BackFire
Blood. It's nature's lube
People are taking the word blind by it's default implications, and not by how you actually mean it, I think. Blind, as it is, according to actual and largely accepted definitions, first and foremost implies that you are not seeing something.
When used within the context of faith and religion, the word implies that the person with "blind faith" is so convinced in their beliefs, that should evidence or proof arise that shows them to be wrong, they would disregard it lazily, blindly following their beliefs in the face of a greater truth. This is why a lot of people object to the term 'blind faith' being used to cover all aspects and types of religious followers and believers. Many, many people don't consider themselves that kind of believer, and they probably aren't. Though, your use of the word is different and less insulting than the normal and common use of the word; you simply mean it as faith.
Your use of blind and faith is somewhat redundant in this case, I think, as the word faith alone carries the proper implications and meaning that you are trying to get across.

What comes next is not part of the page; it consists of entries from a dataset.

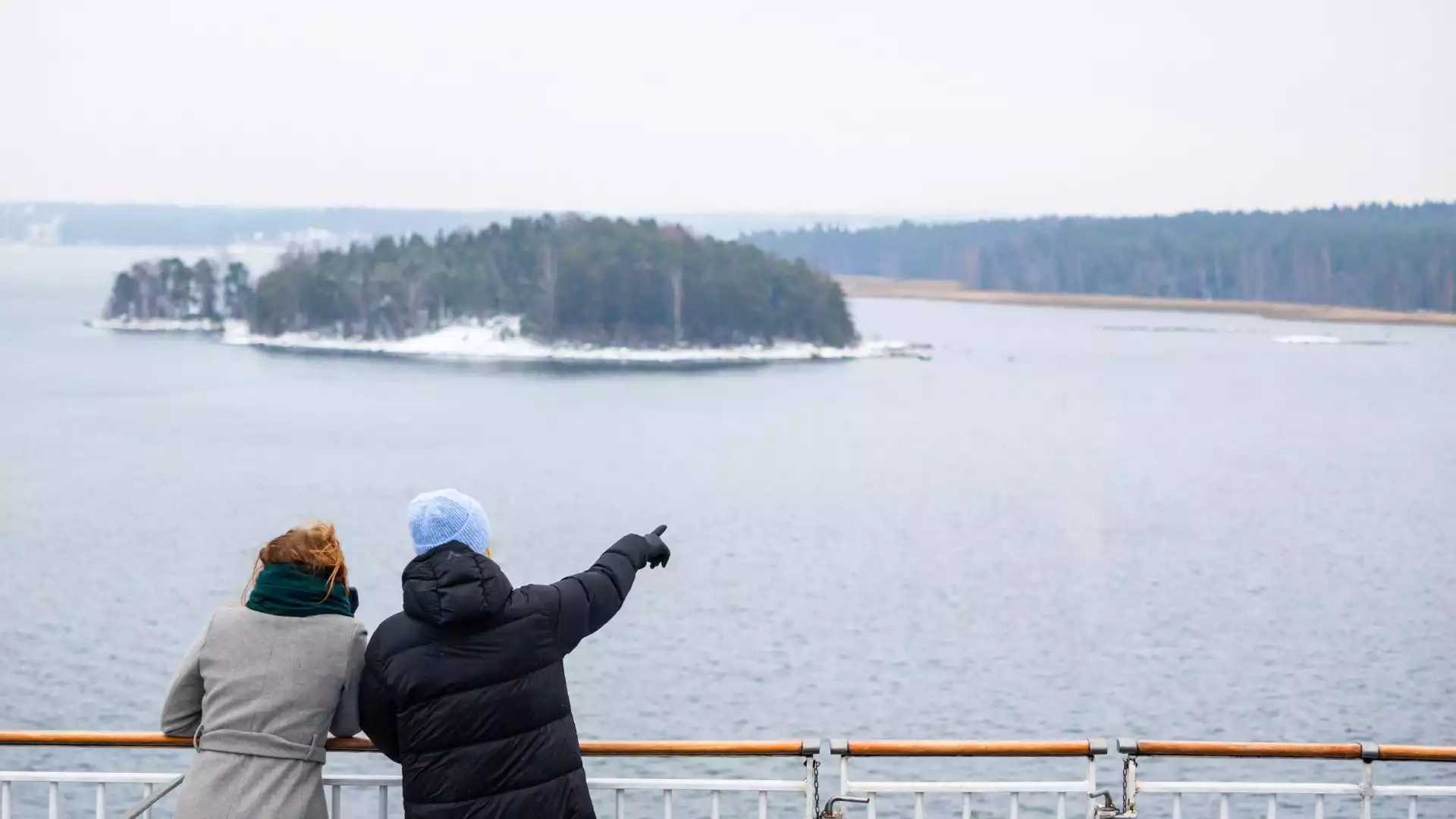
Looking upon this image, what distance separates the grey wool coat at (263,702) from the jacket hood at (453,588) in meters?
0.14

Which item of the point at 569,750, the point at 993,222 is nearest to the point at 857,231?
the point at 993,222

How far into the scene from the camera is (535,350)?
6538 centimetres

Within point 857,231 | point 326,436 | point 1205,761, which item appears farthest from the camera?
point 857,231

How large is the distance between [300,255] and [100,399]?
1759 centimetres

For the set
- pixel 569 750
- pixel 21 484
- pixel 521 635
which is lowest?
pixel 21 484

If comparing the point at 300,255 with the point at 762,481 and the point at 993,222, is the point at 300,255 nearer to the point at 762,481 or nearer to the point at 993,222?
the point at 993,222

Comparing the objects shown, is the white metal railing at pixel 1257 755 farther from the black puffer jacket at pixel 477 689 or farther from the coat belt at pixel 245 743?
the coat belt at pixel 245 743

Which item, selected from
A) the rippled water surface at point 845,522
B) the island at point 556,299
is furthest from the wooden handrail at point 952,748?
the island at point 556,299

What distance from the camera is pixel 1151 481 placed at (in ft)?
118

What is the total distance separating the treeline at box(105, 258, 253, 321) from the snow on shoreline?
4.06 metres

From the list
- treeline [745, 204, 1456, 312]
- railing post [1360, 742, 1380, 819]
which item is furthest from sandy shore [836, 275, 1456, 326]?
railing post [1360, 742, 1380, 819]

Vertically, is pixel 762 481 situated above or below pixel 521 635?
below

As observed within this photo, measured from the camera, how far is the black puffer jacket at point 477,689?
7.66 ft

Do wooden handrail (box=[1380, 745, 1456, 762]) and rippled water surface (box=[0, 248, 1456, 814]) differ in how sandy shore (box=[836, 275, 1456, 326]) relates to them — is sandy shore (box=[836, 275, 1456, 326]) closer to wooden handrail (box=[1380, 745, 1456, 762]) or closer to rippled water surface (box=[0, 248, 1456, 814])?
rippled water surface (box=[0, 248, 1456, 814])
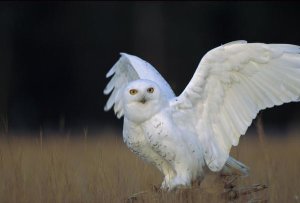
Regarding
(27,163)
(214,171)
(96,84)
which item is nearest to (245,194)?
(214,171)

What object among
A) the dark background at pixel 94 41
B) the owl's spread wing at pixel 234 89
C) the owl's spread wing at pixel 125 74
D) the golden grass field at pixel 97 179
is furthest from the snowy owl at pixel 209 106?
the dark background at pixel 94 41

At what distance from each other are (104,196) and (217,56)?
3.69 feet

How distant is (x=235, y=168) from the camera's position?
5.57 metres

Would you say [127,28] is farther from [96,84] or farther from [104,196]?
[104,196]

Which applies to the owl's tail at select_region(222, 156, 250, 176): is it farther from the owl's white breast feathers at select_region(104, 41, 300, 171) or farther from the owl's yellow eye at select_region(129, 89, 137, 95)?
the owl's yellow eye at select_region(129, 89, 137, 95)

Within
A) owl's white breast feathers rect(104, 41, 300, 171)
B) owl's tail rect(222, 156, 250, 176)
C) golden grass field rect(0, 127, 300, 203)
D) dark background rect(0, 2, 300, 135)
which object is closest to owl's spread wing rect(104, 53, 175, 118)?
golden grass field rect(0, 127, 300, 203)

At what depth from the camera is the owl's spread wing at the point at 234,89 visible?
5230 millimetres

Faith, on its own, means that what you believe in does not carry any substantial evidence, throwing the word "blind" in front of the word changes that meaning for most people, who again, are used to that combination of words meaning something else entirely to most people, and the way you use it is confusing, since faith has the same meaning as 'blind faith' in how you're using it.
Example, you say: "So if a theist says they operate without blind faith, either their justification has logical holes or they don't truly believe." Meaning just 'faith', and not 'blind faith' as it's commonly understood.
So when a theist objects to the idea that they operate under blind faith, they're going by the common usage of the term -- that they're fanatical and that it would be impossible to convince them otherwise should proof arise showing them to be wrong, instead of what you actually mean by it. They don't deny that there is faith, but that it isn't 'blind', meaning they see themselves as reasonable enough to know that it is faith and nothing more.